I was stationed at Brize mid 70s, we had Hercs, VC10s & also Concorde practicing take offs & landings, what a racket it made, you couldn't hear your tv & ornaments would go walkabout. They would also test it's engines full blast whilst it was tied down all night long, you got no sleep & the base was not happy. We got placated by a weekend of it open to the camp to look it over. It was really cramped, give me a Vicky any day.
Been on that plane as a soldier in the 1970s. Greatest looking airliner ever & got ripped off by other manufacturers, but this, the original, is the best one. Sadly it was a failure in sales which makes no sense. The 747 was still some years off.
Most of the noise is coming from the Feel Simulator unit which is attached to the nose landing gear bay roof, ie under the cockpit floor. The unit is powered by two electrically driven hydraulic pumps which cycle on and off to maintain pressure, that’s what can be heard.
I live on the flight path into Brize Norton in East Northamptonshire and remember hearing the distinctive whine as one flew over me on my allotment years ago. Now it is an Atlas or C 17's but not as elegant.
0:15 ... how? I'm guessing the F/E has a set of throttles as well? Cause the F/O is merely guarding the throttles and they move forward independently, lol. The VC10 is an absolute classic. Thanks for the share!
Fantastic airplane. I flew it several times as a passenger. Got to visit the cockpit in flight westbound across the Atlantic (age 13). I would have loved to fly it! BTW- why was someone operating a weed-whacker in the cockpit on taxi-out?

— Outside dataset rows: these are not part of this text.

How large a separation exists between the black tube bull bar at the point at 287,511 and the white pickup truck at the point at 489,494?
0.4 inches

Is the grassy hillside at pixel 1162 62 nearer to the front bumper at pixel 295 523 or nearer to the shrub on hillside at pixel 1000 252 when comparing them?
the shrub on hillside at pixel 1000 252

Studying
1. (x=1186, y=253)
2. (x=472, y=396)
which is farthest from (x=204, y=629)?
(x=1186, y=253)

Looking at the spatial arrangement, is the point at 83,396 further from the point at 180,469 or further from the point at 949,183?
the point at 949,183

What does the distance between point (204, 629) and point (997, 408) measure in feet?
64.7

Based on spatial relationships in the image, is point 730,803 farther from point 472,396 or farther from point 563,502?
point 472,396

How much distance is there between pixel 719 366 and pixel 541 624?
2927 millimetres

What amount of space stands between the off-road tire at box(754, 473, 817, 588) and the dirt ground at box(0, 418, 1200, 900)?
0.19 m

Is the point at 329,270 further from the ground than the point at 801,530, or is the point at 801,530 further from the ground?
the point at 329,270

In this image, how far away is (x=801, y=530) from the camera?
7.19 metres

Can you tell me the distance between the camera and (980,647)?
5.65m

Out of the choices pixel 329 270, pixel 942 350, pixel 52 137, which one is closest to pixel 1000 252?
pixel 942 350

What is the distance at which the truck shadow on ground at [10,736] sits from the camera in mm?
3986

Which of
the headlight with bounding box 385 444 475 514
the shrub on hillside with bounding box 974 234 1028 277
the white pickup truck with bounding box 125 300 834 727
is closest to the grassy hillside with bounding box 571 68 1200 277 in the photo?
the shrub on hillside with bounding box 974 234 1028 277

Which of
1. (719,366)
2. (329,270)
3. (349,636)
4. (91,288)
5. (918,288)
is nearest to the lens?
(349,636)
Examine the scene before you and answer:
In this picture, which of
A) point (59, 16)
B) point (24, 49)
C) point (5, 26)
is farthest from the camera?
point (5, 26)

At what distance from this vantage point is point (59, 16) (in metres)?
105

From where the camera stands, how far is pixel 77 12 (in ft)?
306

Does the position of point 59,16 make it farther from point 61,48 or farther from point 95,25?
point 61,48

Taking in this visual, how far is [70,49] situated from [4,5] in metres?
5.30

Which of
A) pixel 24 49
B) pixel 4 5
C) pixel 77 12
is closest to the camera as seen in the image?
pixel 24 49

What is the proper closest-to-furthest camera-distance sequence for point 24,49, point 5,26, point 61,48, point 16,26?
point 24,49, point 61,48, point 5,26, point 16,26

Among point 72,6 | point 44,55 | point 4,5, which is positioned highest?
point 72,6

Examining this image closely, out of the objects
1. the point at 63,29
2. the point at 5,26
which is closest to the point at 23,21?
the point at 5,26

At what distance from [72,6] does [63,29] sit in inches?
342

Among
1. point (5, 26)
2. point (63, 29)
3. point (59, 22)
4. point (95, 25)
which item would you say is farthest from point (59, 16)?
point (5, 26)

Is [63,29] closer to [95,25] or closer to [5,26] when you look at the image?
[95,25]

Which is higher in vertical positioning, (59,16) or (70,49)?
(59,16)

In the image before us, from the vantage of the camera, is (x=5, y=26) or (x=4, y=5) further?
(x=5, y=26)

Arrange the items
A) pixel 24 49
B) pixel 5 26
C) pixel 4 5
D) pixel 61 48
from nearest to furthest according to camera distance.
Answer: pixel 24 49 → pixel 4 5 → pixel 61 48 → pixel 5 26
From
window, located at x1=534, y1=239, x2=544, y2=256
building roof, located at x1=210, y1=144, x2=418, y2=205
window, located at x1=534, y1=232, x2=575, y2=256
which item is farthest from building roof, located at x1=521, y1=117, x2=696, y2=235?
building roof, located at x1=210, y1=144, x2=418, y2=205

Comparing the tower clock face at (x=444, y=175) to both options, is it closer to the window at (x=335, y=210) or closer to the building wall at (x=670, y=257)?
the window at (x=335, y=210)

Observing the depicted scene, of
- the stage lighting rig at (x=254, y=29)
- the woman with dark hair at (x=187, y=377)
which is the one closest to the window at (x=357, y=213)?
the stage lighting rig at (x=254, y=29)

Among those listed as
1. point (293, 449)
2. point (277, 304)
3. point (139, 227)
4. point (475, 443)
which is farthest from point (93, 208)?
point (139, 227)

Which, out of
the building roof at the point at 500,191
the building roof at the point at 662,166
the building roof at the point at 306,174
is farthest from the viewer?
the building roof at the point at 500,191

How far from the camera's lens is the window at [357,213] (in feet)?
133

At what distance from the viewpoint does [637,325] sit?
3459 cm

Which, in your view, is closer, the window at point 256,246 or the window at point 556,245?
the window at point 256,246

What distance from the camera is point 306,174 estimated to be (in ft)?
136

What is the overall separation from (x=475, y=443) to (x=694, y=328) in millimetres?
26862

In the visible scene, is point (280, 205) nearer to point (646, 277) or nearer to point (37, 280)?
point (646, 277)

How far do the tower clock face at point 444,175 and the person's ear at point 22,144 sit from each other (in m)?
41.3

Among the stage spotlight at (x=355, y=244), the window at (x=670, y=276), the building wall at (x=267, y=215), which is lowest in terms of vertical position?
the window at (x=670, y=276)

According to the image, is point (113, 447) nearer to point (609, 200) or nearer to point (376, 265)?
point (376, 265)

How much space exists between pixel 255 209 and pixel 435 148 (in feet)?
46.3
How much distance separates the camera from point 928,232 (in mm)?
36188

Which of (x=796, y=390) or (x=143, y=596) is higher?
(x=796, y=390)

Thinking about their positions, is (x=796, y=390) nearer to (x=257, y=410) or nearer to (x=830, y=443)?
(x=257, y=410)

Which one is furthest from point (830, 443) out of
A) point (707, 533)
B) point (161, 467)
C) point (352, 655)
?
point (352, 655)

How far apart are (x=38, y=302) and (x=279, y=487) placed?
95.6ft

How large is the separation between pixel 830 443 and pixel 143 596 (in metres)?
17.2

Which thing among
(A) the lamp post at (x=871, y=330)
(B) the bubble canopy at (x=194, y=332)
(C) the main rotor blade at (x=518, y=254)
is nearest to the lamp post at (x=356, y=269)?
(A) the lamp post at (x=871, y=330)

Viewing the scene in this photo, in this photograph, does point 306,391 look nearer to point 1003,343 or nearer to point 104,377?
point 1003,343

The weed-whacker was required as a preventative measure, for end-of-runway vegetation ingress incidents. When the MoD realised that the pilots could raise the landing gear just after take-off the measure was retired.
I am astonished by the noise in the flight deck, in the passenger cabin these aircraft were almost silent, hence their nickname, "the whispering giant".
I noticed that; a ‘mere’ Captain USAF, equivalent RAF Flight Lieutenant - odd, as in the 70s, 80s and 90smost (if not all) RAF VC10 Captains were of the rank of Sqn Ldr. But I imagine this exchange pilot was ‘creamed-off’ and waiting for his promotion to Major USAF, typically after one year in post. No. 36 Sqn (C-130 Hercules) disbanded 1975/6 due to a misappropriate surrender to the Japanese in WWII had a USAF exchange, as did 47 Sqn (SF). Boscombe Down Heavy Aircraft Test Sqn had the superb (then) Major Rick Husband, later as Colonel and Shuttle Captain, to perish horribly in the Columbia disaster on re-entry 2001. (Quite unnecessarily, as Mission Control learned of the tile damaged during initial launch phase, but were apparently frozen like rabbits caught in the headlights of a vehicle, unable (or unwilling to admit to that knowledge in the public domain) to arrange a rescue. RIP Colombia Crew.
Bloody hell, what is that noise on the flight deck? Flew Boeing Heavy metal and that noise would have had me snag the aircraft. It is obvious that the bloody thing was well past its sell by! a navigator and a bloody flight engineer?? Buggeration.